There's something wrong with his eyes.
And then he starts shuffling around, trying to undo his bindings. I watch him for a while, thinking maybe he'll forget I'm here as I'm fond of simply observing. But eventually he turns his face to where I'm standing.
"Are you still there?" I don't answer but he's not stupid. "Can you help me out of these?"
I think about it a moment, remaining still, weighing the options of leaving him here or letting him loose to find his own way back. I don't think of myself as an entirely ethical being but there must be some residue of morals left somewhere within my conscious to leave this boy unharmed for the time being.
I reach towards him, almost without meaning to, and find purchase on the rough surface of the rope. Whilst unraveling him from his binds, my fingers brush his skin only once or twice, but his flesh is warm against mine.
Unsteadily, he makes his move off the high bench seat of the truck, feeling his way down.
"Where am I?" He keeps one hand on the truck, his boots crunching into the snow.
"Devil's Pass."
His face remains blank, showing no sign of recognition. "Well, that's not totally creepy." He says.
"In the Roanoke mountains."
He lightens a bit. "Oh, like the town?"
"Yeah, you had to have driven through it to get here."
"I think Negan said something about that. Something about a short cut, too." Ah, so the guy was dumb. "Do you know how to get to Alexandria?"
I don't say anything. I don't know what Alexandria is.
"My family is there."
I'm not sure what to say.
But then he turns his face skyward. "It's snowing." And he's right. Small icy crystals just starting to fall in a dizzying spiral around us. They hit his shoulders and melt into the flannel of his shirt. I notice then that he's shivering. I had forgotten what it felt like to be cold. His breath comes out from between his lips in puffs of white air.
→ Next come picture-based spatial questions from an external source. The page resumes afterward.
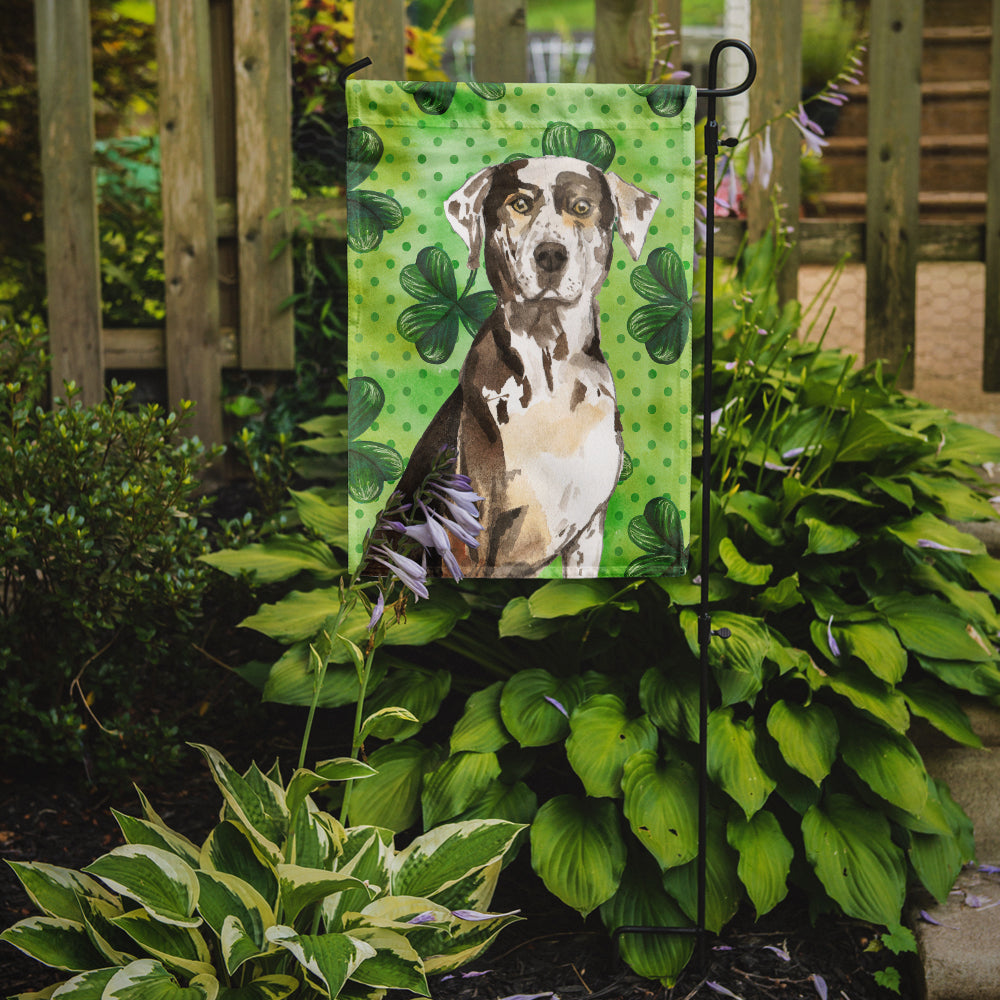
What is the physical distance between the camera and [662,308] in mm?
1748

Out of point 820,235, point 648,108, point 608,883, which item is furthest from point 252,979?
point 820,235

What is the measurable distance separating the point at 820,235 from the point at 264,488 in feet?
6.56

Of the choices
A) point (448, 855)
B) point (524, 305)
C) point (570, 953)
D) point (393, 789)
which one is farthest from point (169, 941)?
point (524, 305)

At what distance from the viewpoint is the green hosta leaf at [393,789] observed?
1954 millimetres

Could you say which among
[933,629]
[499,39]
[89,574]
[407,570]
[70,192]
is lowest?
[933,629]

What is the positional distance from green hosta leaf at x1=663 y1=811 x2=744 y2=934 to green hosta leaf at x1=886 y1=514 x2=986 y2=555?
0.77 meters

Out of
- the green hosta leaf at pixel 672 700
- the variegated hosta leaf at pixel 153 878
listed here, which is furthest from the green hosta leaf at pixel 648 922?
the variegated hosta leaf at pixel 153 878

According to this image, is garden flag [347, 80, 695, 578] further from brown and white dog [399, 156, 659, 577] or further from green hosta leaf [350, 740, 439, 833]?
green hosta leaf [350, 740, 439, 833]

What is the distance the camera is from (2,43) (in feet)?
13.3

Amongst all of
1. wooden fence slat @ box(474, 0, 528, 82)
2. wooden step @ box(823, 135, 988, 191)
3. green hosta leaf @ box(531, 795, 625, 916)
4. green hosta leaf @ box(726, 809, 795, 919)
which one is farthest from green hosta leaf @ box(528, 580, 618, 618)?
wooden step @ box(823, 135, 988, 191)

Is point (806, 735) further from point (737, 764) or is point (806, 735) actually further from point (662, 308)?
point (662, 308)

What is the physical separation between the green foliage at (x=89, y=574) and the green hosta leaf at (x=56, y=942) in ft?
2.14

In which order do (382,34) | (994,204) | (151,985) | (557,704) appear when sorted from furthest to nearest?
1. (994,204)
2. (382,34)
3. (557,704)
4. (151,985)

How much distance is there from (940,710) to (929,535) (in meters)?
0.36
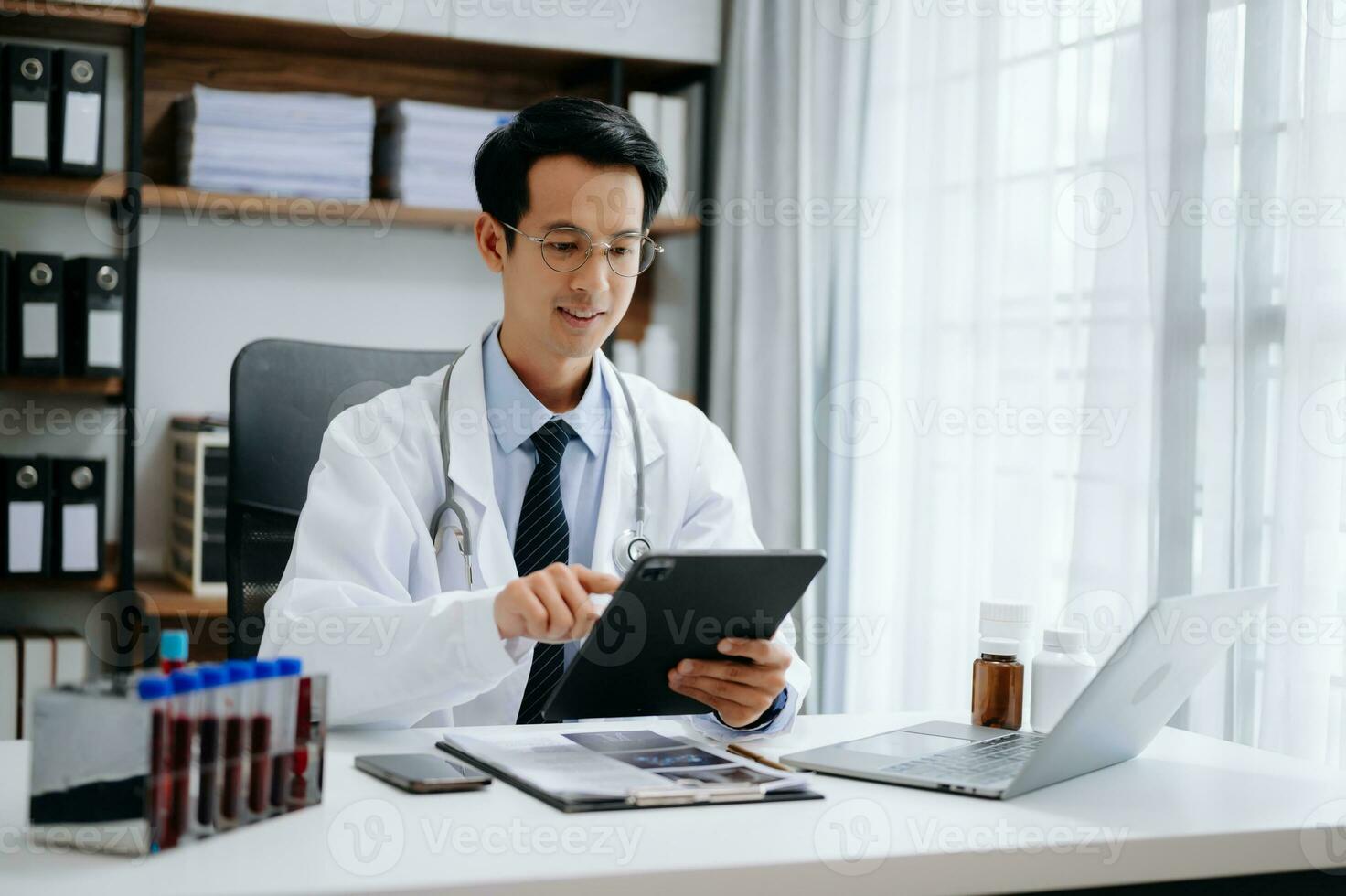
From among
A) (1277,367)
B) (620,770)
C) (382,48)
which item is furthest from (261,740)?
(382,48)

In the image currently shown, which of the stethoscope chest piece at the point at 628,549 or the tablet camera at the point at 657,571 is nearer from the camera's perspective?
the tablet camera at the point at 657,571

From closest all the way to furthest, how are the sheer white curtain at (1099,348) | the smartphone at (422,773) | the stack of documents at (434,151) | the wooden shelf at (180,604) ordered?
the smartphone at (422,773)
the sheer white curtain at (1099,348)
the wooden shelf at (180,604)
the stack of documents at (434,151)

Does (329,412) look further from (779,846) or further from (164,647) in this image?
(779,846)

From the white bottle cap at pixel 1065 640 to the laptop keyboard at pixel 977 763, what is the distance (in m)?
0.10

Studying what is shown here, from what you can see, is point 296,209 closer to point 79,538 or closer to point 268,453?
point 79,538

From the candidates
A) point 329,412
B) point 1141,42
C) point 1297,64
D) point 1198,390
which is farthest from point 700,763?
point 1141,42

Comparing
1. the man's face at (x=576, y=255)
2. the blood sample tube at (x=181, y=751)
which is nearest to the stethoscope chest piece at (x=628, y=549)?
the man's face at (x=576, y=255)

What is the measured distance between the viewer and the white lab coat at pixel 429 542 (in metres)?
1.30

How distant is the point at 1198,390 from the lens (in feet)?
6.07

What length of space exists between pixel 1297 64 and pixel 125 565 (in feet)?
7.34

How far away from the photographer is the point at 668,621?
1173 mm

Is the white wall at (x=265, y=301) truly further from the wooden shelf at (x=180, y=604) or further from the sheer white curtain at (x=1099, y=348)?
the sheer white curtain at (x=1099, y=348)

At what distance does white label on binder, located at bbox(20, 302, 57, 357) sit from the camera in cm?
249

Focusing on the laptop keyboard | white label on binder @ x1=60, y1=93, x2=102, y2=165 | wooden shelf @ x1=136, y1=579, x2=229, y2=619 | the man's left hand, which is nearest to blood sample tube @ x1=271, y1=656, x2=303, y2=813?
the man's left hand
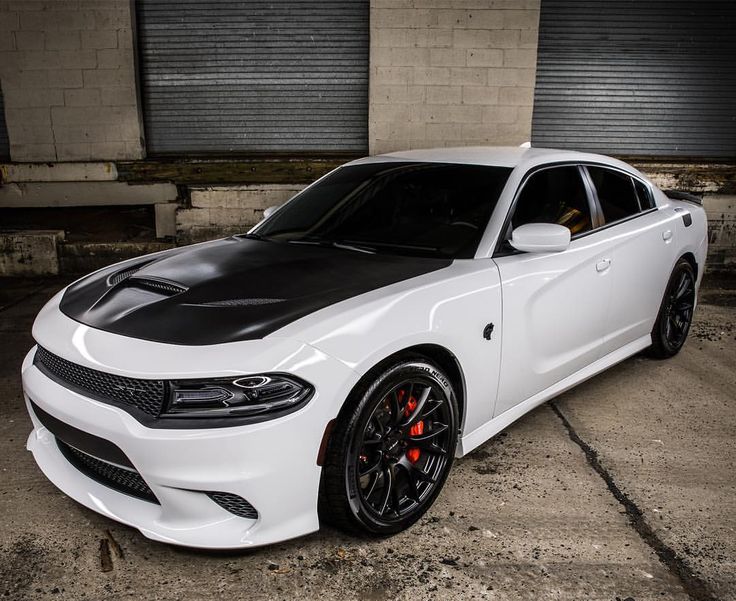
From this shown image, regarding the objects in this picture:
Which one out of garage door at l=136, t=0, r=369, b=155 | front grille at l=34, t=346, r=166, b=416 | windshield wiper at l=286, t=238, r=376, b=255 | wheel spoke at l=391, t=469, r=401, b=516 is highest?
garage door at l=136, t=0, r=369, b=155

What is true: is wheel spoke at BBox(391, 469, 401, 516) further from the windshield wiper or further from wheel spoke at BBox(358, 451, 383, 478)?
the windshield wiper

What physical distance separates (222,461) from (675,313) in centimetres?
360

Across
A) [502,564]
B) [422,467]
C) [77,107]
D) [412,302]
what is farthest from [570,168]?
[77,107]

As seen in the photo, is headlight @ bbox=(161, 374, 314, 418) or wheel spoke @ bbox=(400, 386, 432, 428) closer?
headlight @ bbox=(161, 374, 314, 418)

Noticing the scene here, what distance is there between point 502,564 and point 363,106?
6310 mm

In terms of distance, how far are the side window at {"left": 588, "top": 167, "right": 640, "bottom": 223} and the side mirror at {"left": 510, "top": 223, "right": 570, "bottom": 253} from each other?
0.89 meters

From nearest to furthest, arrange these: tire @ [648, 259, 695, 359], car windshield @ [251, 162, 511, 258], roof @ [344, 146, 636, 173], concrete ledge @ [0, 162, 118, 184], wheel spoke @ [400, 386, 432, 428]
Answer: wheel spoke @ [400, 386, 432, 428], car windshield @ [251, 162, 511, 258], roof @ [344, 146, 636, 173], tire @ [648, 259, 695, 359], concrete ledge @ [0, 162, 118, 184]

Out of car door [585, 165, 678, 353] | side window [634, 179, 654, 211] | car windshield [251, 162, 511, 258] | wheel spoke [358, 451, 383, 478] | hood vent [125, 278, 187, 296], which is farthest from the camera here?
side window [634, 179, 654, 211]

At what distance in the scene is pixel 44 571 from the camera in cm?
237

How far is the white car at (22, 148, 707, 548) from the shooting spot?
7.00 ft

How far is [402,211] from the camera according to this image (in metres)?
3.28

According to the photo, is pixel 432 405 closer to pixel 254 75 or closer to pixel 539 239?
pixel 539 239

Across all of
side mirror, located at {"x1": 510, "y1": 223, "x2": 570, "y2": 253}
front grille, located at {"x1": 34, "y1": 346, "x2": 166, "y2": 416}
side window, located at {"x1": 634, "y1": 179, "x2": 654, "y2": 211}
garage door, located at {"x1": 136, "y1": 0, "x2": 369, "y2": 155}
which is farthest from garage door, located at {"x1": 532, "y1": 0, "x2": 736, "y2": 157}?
front grille, located at {"x1": 34, "y1": 346, "x2": 166, "y2": 416}

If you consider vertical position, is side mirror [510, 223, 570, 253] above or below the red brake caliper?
above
So, I do something I've never done.
I take him inside.
He's the first living person to cross the threshold since the night I died.
Author's Note:
Basically, Devil's Pass was the equivalent of the Blair Witch woods, leaving her to become a conscious and morally obligated walker that Carl can't see because he was completely blinded by Negan while being held at the Savior Compoud (AU where Negan never returned him for Alexandria). That's it, that's the story. She and Carl end up going on the road trip from Hell.